The Virginia Senate sent a dead-on-arrival two-year budget to the House of Delegates on Tuesday with a provision to effectively expand Medicaid coverage in Virginia, even as a new poll shows Democrats might not have the groundswell of support on the issue that they’re claiming.
House Republicans, having passed their own $96 billion spending blueprint two weeks ago, took no action on the Senate budget, which included a plan to recapture federal Medicaid money for people to purchase private insurance that the House had already rejected during this year’s 60-day legislative session.
The standoff prompted Gov. Terry McAuliffe to call a special session, but there was no outward sign Tuesday that the two sides are anywhere closer to a compromise on an issue a majority of voters in the state do not support, according to a poll released Tuesday.
Forty-nine percent of likely voters favor accepting federal money for Medicaid expansion, compared with 43 percent who oppose it and 8 percent who aren’t sure, according to the poll released Tuesday by the Democratic firm Public Policy Polling for the liberal group Moveon.org Political Action.
Senate Democrats, however, insisted they’re winning the public relations battle.
“We’re winning this thing,” said Senate Majority Leader Richard L. Saslaw, Fairfax Democrat. “I mean, who are they down to, huh? The Cato Institute? Rush Limbaugh? Give me a damn break. That’s all they got left. That’s all they got left. Rush Limbaugh and the Cato Institute. And the tea party.”
The issue does largely split on party lines, according to the poll. Eighty-five percent of Democrats say the state should accept the federal funds to expand Medicaid, while 11 percent say Virginia should not. About a fifth of Republicans say Virginia should expand Medicaid, while two-thirds say the state should not.
Among independents, 53 percent oppose expansion and 40 percent are in favor.
A poll released in February by Christopher Newport University’s Wason Center for Public Policy showed 56 percent of Virginians supported expansion, though the percentage of people opposed to the idea ticked up to 54 percent when they were asked if they favored expansion if the federal government did not provide its share of subsidies.
Under the Affordable Care Act, commonly known as Obamacare, the feds pick up the tab for the first three years for states that expand Medicaid eligibility to people with incomes of up to 138 percent of the federal poverty level.
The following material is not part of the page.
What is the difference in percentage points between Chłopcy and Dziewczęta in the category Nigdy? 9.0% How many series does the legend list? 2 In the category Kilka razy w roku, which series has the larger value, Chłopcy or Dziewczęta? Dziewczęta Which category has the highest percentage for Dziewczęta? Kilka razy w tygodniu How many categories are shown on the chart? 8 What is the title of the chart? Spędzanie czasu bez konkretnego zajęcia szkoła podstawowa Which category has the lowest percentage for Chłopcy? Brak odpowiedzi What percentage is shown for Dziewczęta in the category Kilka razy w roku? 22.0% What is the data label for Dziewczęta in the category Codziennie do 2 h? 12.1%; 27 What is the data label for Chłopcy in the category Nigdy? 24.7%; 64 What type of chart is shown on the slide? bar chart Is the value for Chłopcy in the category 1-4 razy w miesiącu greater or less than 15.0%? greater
The 2014 poverty level for a family of four is $23,850.
For Virginia, that figure amounts to about $2 billion per year. After three years, the federal subsidy winds down to 90 percent.
In the Senate-passed budget, the private, so-called “Marketplace Virginia” option recovers the federal Medicaid funding in order to purchase private health insurance plans for hundreds of thousands of needy Virginians. Unlike straight expansion, the language would require participants to contribute up to 5 percent of total household income for health care expenses “as appropriate,” among other provisions.
Also wading into the battle for public opinion this week is the Virginia chapter of Americans For Prosperity, the anti-tax group funded by billionaire conservatives Charles and David Koch, which is up on broadcast and cable television throughout the state with an ad that shows Mr. McAuliffe talking about the issue during one of last year’s gubernatorial debates.
“No budget will be shut down in Virginia over the Medicaid expansion,” Mr. McAuliffe says in the video clip. “I will work in a bipartisan way to get it done.”
“But now McAuliffe’s doubling down on Obamacare — bringing D.C. gridlock to Virginia and threatening a government shutdown,” a narrator continues.
For his part, Mr. McAuliffe recently said on WTOP’s “Ask the Governor” program that the only ones talking about a government shutdown in Virginia are House Republicans.
But House Majority Leader M. Kirkland Cox, Colonial Heights Republican, said Tuesday that Mr. McAuliffe can send down any proposal he wants and the body would gladly debate it — just not under the current circumstances.
“We are willing to have that debate, but not with the threat of a government shutdown looming,” he said.
If the two sides cannot agree, they run the risk of a shutdown once the new fiscal year starts on July 1.